Já aconteceu comigo no mundo real – na dimensão live-action: fui prestar as últimas condolências ao pai de uma amiga e entrei na capela errada, onde perambulei por angustiantes momentos tentando reconhecer qualquer pessoa viva ou morta no recinto – sem sucesso. Foi o mesmo na semana passada. Steve Jobs morreu e participei do cerimonial de despedida, embora só tivesse uma vaga noção de quem era o morto...

 

* * *

 

Depois me informei melhor.

 

Inteirei-me de tudo o que Jobs fez e reconheci sua relevância para o presente e para o futuro. Mesmo assim, achei um pouco demais a reação emocional da brasileirada à morte do inventor, empresário e magnata. Contatos meus “piraram na batatinha” e mandaram ver, em caráter totalmente coloquial: “pô, mó sacanagem... Steve Jobs morreu!”

 

Outros trocaram suas fotos no “Facebaak” por ícones que referenciavam o defunto e os produtos que ele desenvolveu ou inspirou. Tudo muito lúdico, muito pessoal – era como se Jobs fosse da família ou um amigo mais velho. Uma deferência que, normalmente, a massa só dedica aos artistas pop. E mesmo assim, só a cantores e astros do cinema. Escritores, pintores, fotógrafos e videoartistas não têm “punch” para parar o “Facebaak”.

 

* * *

 

É uma vitória, portanto, o que o “Estevão Empregos” conseguiu.
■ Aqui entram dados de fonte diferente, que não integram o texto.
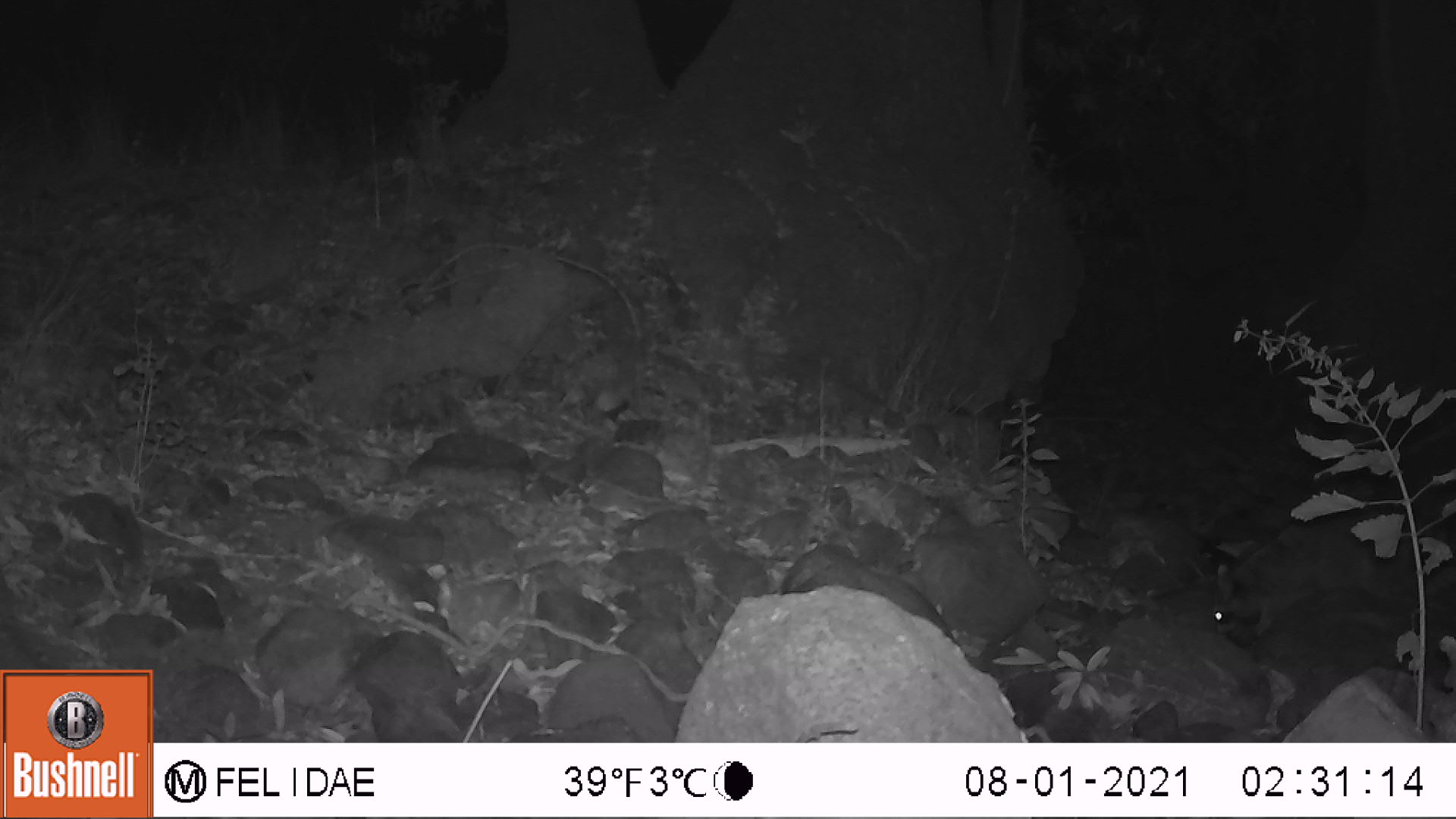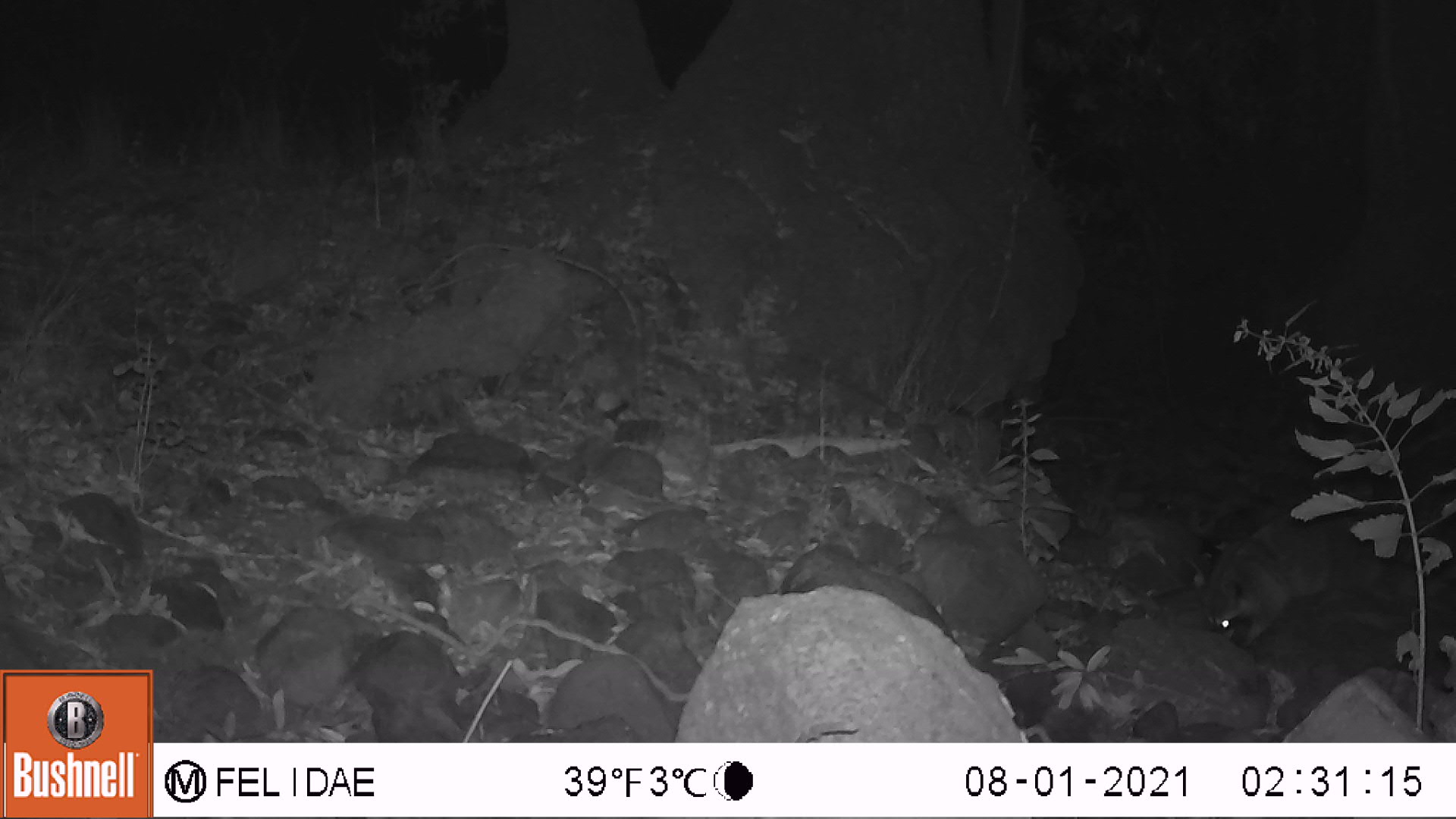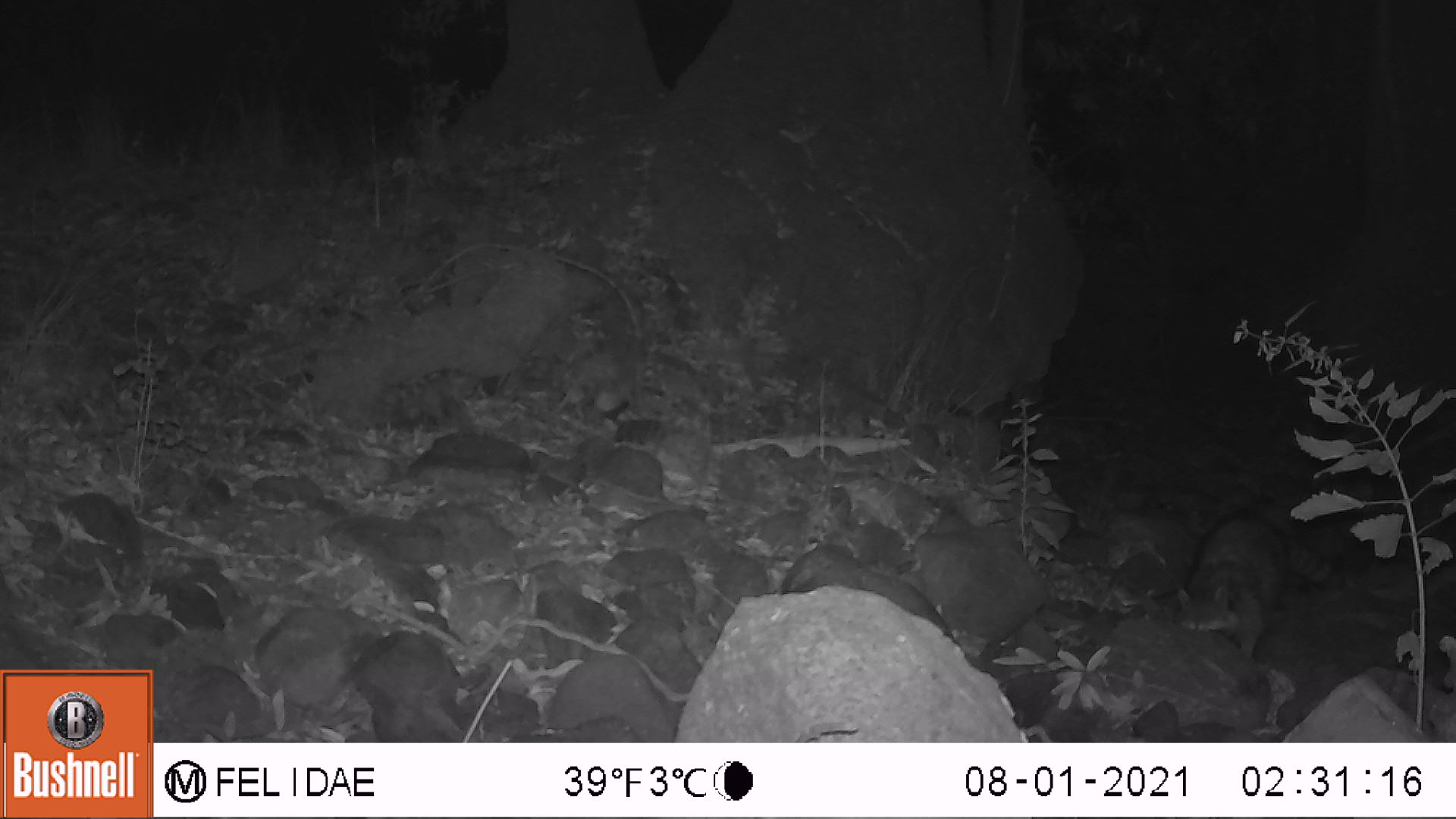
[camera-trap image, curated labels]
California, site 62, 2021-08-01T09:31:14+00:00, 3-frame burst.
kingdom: Animalia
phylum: Chordata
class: Mammalia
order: Carnivora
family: Procyonidae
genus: Procyon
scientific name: Procyon lotor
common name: raccoon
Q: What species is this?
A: Raccoon (Procyon lotor).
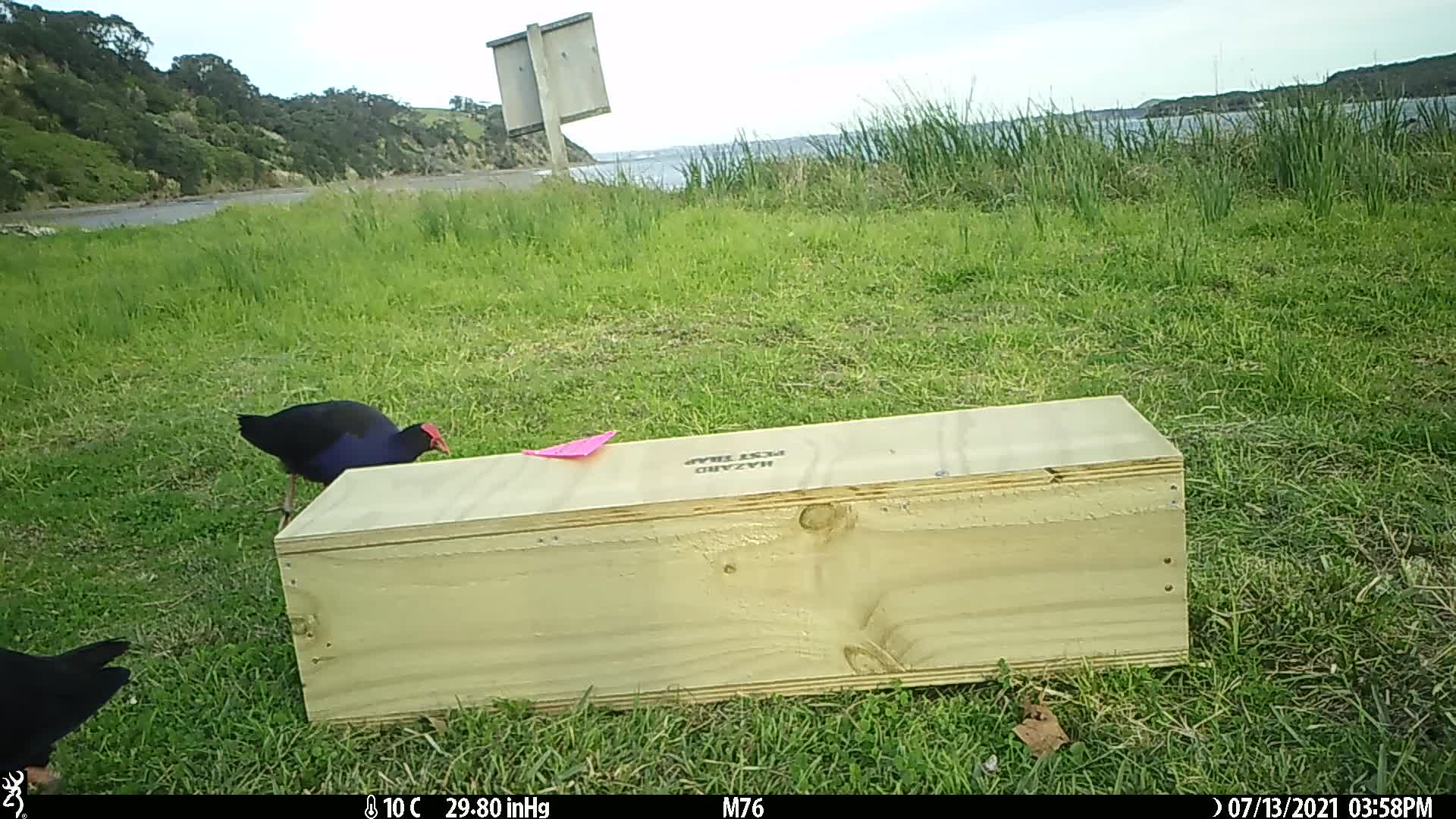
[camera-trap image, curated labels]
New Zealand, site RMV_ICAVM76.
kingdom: Animalia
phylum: Chordata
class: Aves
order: Gruiformes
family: Rallidae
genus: Porphyrio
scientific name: Porphyrio melanotus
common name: australasian swamphen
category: pukeko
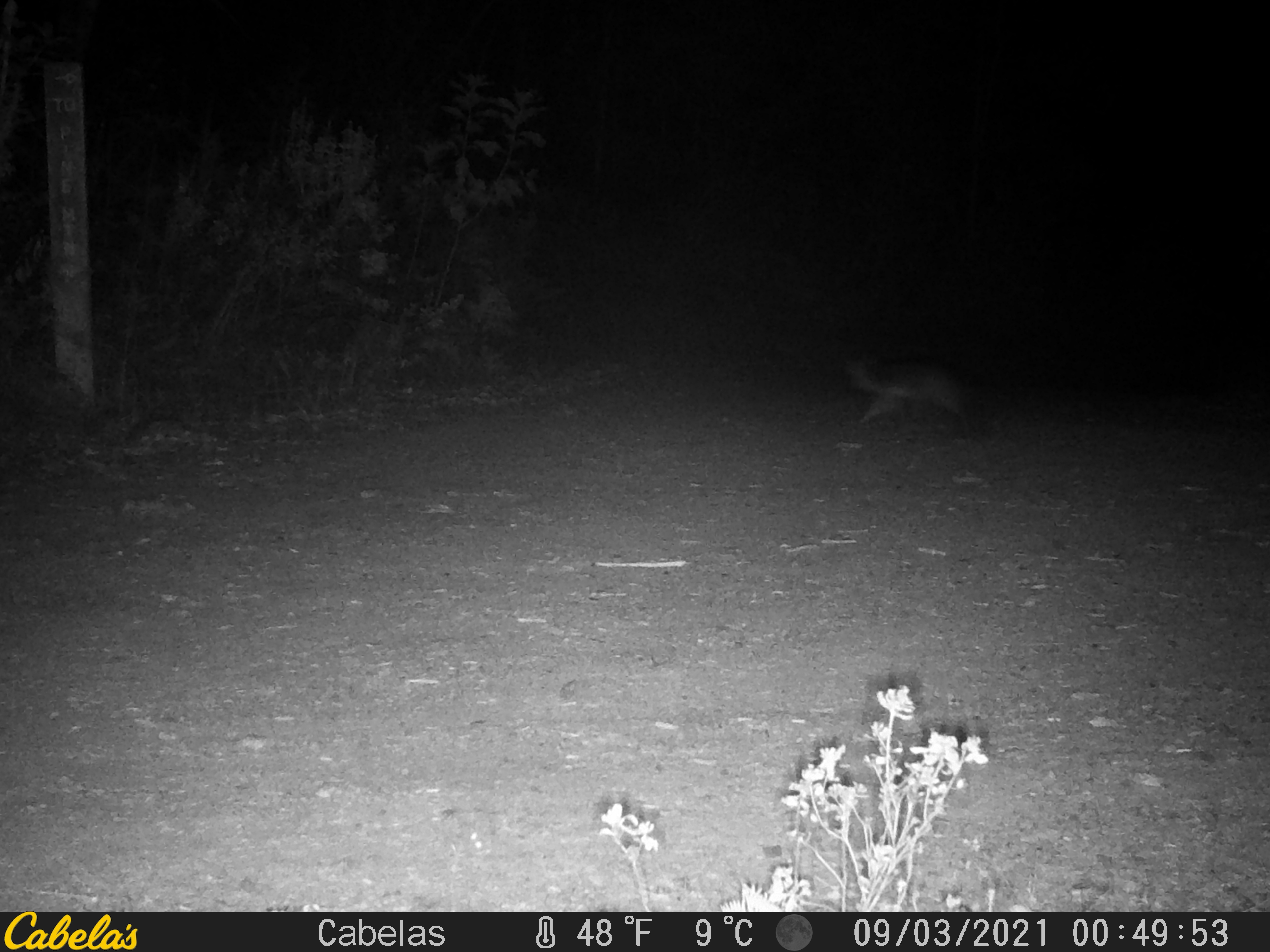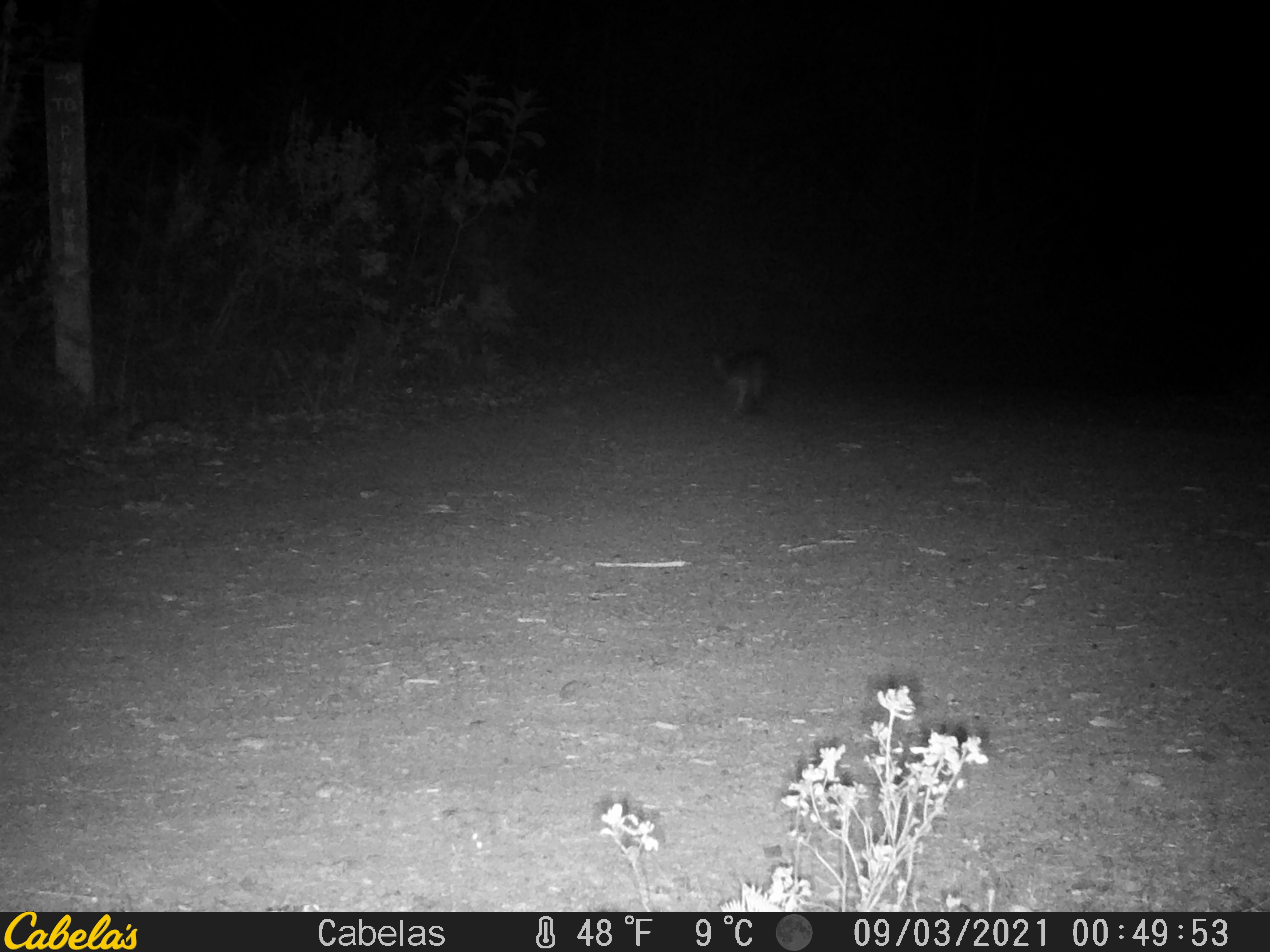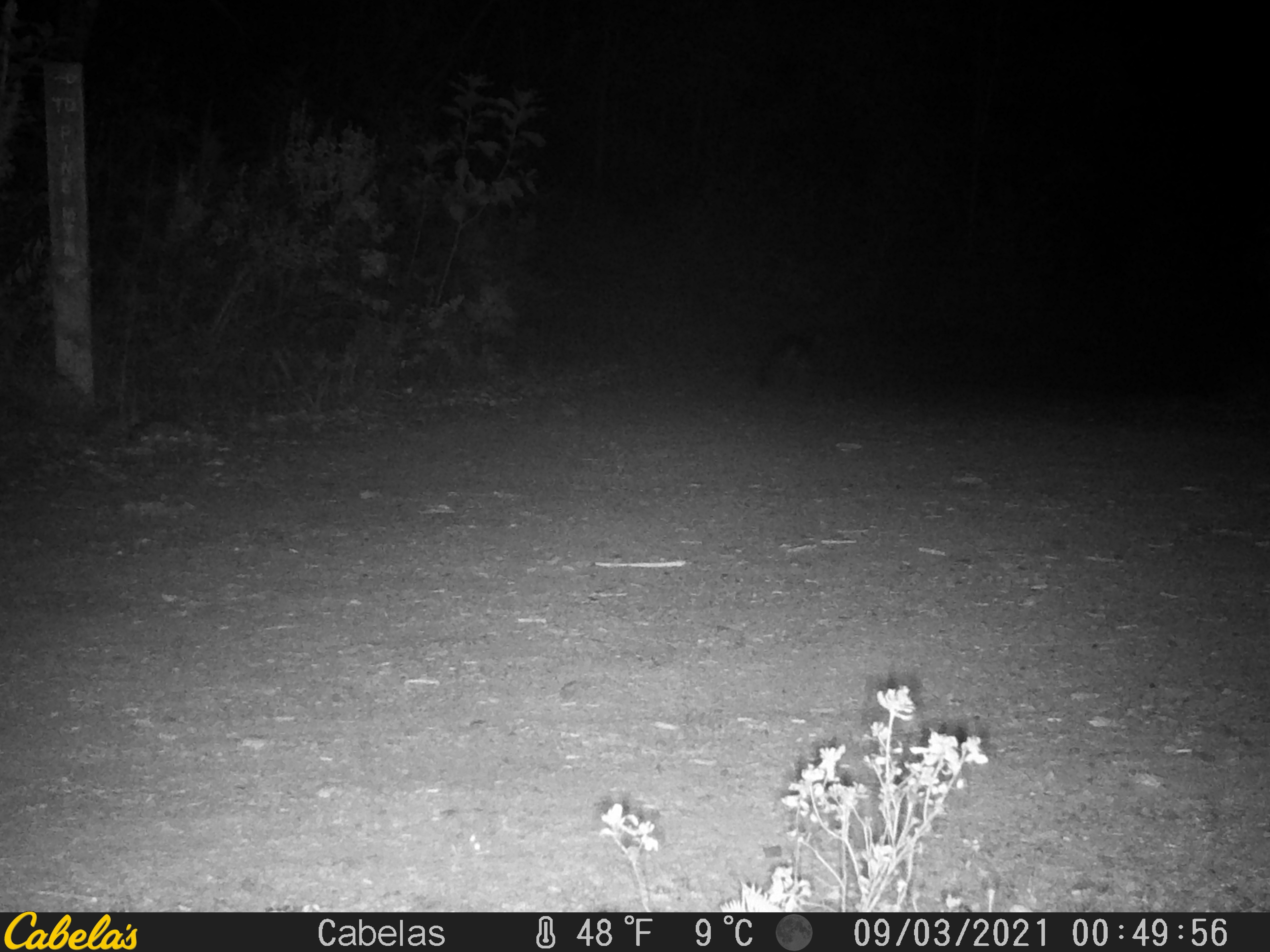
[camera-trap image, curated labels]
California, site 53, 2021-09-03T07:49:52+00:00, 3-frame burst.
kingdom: Animalia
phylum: Chordata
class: Mammalia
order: Carnivora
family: Canidae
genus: Urocyon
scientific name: Urocyon cinereoargenteus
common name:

Quando um técnico, na morte, se iguala a um Michael Jackson ou algo que o valha, é um fato a ser celebrado. Veja: ninguém vai ao túmulo de Thomas Alva Edison em seu aniversário de morte agradecer-lhe (em forma de preces) o advento da energia elétrica. Já imaginou o que seria sua vida sem energia elétrica, grandêêê? Pois é: melhor nem imaginar!

 

Da mesma forma, pouca (pouquíssima, de fato) gente sabe que, sem Alexander Graham Bell, a comunicação da humanidade ainda estaria na idade das trevas. O telefone – sua grande invenção – tornou o mundo “menor”, encurtando distâncias que, até então, eram imensuráveis. A Internet é só uma versão supervitaminada daquele evento.

 

Também temos uma dívida de gratidão com outro “Alexander” – este, de sobrenome “Fleming” –, cujo feito maior, na opinião deste escriba, põe qualquer engenhoca do “Estevão Empregos” na lixeira do Windows: a penicilina. Nada menos que o primeiro dos antibióticos, dádiva que reduziu drasticamente o número de mortes causadas por doenças infecciosas.

 

E por aí vai.

 

* * *

 

Não estou desmerecendo o falecido – que, com seus conceitos inovadores (estamos falando de computadores pessoais, gente... Hello?!!), realmente promoveu um Extreme Makeover no planeta. Mas é fato que toda esta comoção com sua morte é mais um reflexo do marketing (ferramenta que não estava ao alcance de Thomas Alva Edison e dos “Alexander” anteriormente mencionados) do que, propriamente, uma prova de que as pessoas reconheciam e reverenciavam seus feitos. R.I.P., “Estevão”!

 

P.S.: é intriga da oposição a história de que Bill Gates teria aventado a hipótese de beber cianureto no último dia 04 de outubro (exatamente 24 horas antes de “Estevão” bater as botas) só para desencarnar ANTES do ex-colega, ex-rival e ex-desafeto. As pessoas maledicentes que espalharam este boato realizaram uma operação ilegal e serão fechadas (sic).